Rise in HIV infection rate among gays renews L.A. bathhouse debate
LOS ANGELES — Public health officials, in response to a rise in HIV infections among gay men, again face the question of how to regulate gay bathhouses and sex clubs, the Los Angeles Times reported. County health leaders may utilize more strict enforcement of existing laws, which require bathhouse customers to use condoms, the Times reported. Health officials also are debating whether or not to impose safe-sex regulations on other types of gay sex clubs, according to the Times. The county may require all such gay clubs to offer information on safe sex, on-site testing for HIV and other sexually transmitted diseases, and to offer condoms, the newspaper reported. The renewed debate was sparked by a Los Angeles County study showing newly diagnosed HIV infections are seven times higher among bathhouse patrons than among others tested for the disease, the Times reported. The health department will develop a proposal to combat the problem by May 15 for presentation to the Board of Supervisors, the Times reported.

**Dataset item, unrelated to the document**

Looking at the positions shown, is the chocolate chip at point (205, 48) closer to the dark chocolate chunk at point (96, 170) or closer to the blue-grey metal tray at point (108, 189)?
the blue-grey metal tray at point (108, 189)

Mass. researchers to test AIDS vaccine on humans
WORCESTER, Mass. (AP) — Researchers for the University of Massachusetts Medical School said they plan to begin human testing of an AIDS vaccine which aggressively attacks the virus that causes the disease. The human immunodeficiency virus, or HIV, which causes AIDS, constantly changes its outer coating to dodge the immune system. The U.Mass. vaccine attempts to target five strains of HIV simultaneously, a process that worked on animals according to the researchers. “We underestimate the complexity of HIV,” said Dr. Shan Lu, a U.Mass. scientist chiefly responsible for the vaccine’s development. The U.Mass. trial is one of at least 18 new approaches to AIDS vaccines underwritten by the National Institutes of Health, and one of four human trials with $70 million in NIH funding. Vaccine research is still waiting for the breakthrough that AZT had, when that first effective AIDS medicine boosted treatment in the mid-1980s, said Margaret Johnston, the director of the vaccine and prevention research program in the NIH’s AIDS division.

Experts: HIV, AIDS infections rising quickly in the South
MIAMI (AP) — The number of people with HIV or AIDS has risen faster in the South than any other region of the country, and the problem will worsen without changes, the authors of a new study said this week. The South accounted for only 38 percent of the U.S. population, but 40 percent of the country’s AIDS cases in 2002, according to a report presented at the National HIV/AIDS Update Conference. The region also accounted for 46 percent of new AIDS cases between 2000 and 2002. The report, which examined 17 Southern states and the District of Columbia, was prepared by Michelle Scavnicky, community relations director for the AIDS Institute, and Kim Williams, a researcher at the Centers for Disease Control & Prevention. Scavnicky said a growing number of people living in rural areas are being diagnosed with HIV and there are more new infections among blacks and Hispanics.